Please reproduce the items from the start through the line containing "Which is larger, the value for 2021", changing every "chart" to "graph" and keeping everything else unchanged.

(Numeric chart reasoning data)
----
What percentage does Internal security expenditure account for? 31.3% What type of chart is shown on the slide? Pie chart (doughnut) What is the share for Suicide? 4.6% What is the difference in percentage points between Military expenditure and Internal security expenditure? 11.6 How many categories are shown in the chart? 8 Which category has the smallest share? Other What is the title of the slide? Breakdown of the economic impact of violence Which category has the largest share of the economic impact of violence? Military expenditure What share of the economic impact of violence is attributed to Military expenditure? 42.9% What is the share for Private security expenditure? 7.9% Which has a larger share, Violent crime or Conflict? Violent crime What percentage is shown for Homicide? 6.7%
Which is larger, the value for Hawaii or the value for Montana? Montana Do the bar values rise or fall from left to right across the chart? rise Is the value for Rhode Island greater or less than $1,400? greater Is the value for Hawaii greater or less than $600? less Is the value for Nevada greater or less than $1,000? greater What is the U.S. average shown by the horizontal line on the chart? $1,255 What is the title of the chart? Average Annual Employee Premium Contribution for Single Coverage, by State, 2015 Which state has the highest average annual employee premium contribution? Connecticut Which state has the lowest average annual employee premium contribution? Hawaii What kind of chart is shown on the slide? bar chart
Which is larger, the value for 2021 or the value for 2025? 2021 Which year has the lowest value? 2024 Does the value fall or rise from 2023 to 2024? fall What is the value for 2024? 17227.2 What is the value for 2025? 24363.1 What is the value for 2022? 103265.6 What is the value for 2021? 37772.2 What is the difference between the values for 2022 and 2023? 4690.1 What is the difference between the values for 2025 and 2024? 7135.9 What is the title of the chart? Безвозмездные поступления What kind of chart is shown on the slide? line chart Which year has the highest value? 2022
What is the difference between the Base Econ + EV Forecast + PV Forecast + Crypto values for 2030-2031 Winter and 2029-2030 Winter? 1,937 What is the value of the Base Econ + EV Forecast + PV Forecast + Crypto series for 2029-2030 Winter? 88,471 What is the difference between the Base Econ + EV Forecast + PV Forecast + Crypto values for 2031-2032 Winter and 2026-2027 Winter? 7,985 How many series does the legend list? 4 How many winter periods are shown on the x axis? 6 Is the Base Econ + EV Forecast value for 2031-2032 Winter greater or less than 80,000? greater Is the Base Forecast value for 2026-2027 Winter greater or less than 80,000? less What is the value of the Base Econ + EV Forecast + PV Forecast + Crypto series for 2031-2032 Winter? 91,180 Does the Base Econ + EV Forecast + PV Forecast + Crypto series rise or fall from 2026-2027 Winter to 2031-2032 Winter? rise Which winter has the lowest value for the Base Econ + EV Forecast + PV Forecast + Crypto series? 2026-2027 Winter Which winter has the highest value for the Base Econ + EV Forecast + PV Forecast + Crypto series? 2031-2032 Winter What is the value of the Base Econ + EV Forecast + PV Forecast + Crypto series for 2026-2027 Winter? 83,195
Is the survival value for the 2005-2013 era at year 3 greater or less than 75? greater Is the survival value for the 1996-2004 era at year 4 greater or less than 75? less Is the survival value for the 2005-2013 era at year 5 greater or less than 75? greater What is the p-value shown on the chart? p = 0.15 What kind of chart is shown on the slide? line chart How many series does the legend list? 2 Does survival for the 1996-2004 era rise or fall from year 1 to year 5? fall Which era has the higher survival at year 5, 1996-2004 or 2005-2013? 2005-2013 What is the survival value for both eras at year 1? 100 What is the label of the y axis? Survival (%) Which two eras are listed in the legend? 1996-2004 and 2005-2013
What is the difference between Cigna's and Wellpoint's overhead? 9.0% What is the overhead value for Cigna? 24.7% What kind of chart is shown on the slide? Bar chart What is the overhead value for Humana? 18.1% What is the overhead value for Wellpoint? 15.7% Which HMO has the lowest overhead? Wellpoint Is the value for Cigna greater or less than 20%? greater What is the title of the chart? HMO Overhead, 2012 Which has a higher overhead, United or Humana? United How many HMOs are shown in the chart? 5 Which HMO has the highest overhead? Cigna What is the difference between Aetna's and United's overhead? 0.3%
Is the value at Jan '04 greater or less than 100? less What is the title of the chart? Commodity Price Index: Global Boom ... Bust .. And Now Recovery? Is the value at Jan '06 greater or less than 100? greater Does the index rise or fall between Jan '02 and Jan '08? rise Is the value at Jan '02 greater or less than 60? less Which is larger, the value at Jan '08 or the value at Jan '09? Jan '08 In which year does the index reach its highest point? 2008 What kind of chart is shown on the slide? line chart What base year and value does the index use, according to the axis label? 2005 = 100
----
### The completed task:
What percentage does Internal security expenditure account for? 31.3% What type of graph is shown on the slide? Pie graph (doughnut) What is the share for Suicide? 4.6% What is the difference in percentage points between Military expenditure and Internal security expenditure? 11.6 How many categories are shown in the graph? 8 Which category has the smallest share? Other What is the title of the slide? Breakdown of the economic impact of violence Which category has the largest share of the economic impact of violence? Military expenditure What share of the economic impact of violence is attributed to Military expenditure? 42.9% What is the share for Private security expenditure? 7.9% Which has a larger share, Violent crime or Conflict? Violent crime What percentage is shown for Homicide? 6.7%
Which is larger, the value for Hawaii or the value for Montana? Montana Do the bar values rise or fall from left to right across the graph? rise Is the value for Rhode Island greater or less than $1,400? greater Is the value for Hawaii greater or less than $600? less Is the value for Nevada greater or less than $1,000? greater What is the U.S. average shown by the horizontal line on the graph? $1,255 What is the title of the graph? Average Annual Employee Premium Contribution for Single Coverage, by State, 2015 Which state has the highest average annual employee premium contribution? Connecticut Which state has the lowest average annual employee premium contribution? Hawaii What kind of graph is shown on the slide? bar graph
Which is larger, the value for 2021 or the value for 2025? 2021 Which year has the lowest value? 2024 Does the value fall or rise from 2023 to 2024? fall What is the value for 2024? 17227.2 What is the value for 2025? 24363.1 What is the value for 2022? 103265.6 What is the value for 2021? 37772.2 What is the difference between the values for 2022 and 2023? 4690.1 What is the difference between the values for 2025 and 2024? 7135.9 What is the title of the graph? Безвозмездные поступления What kind of graph is shown on the slide? line graph Which year has the highest value? 2022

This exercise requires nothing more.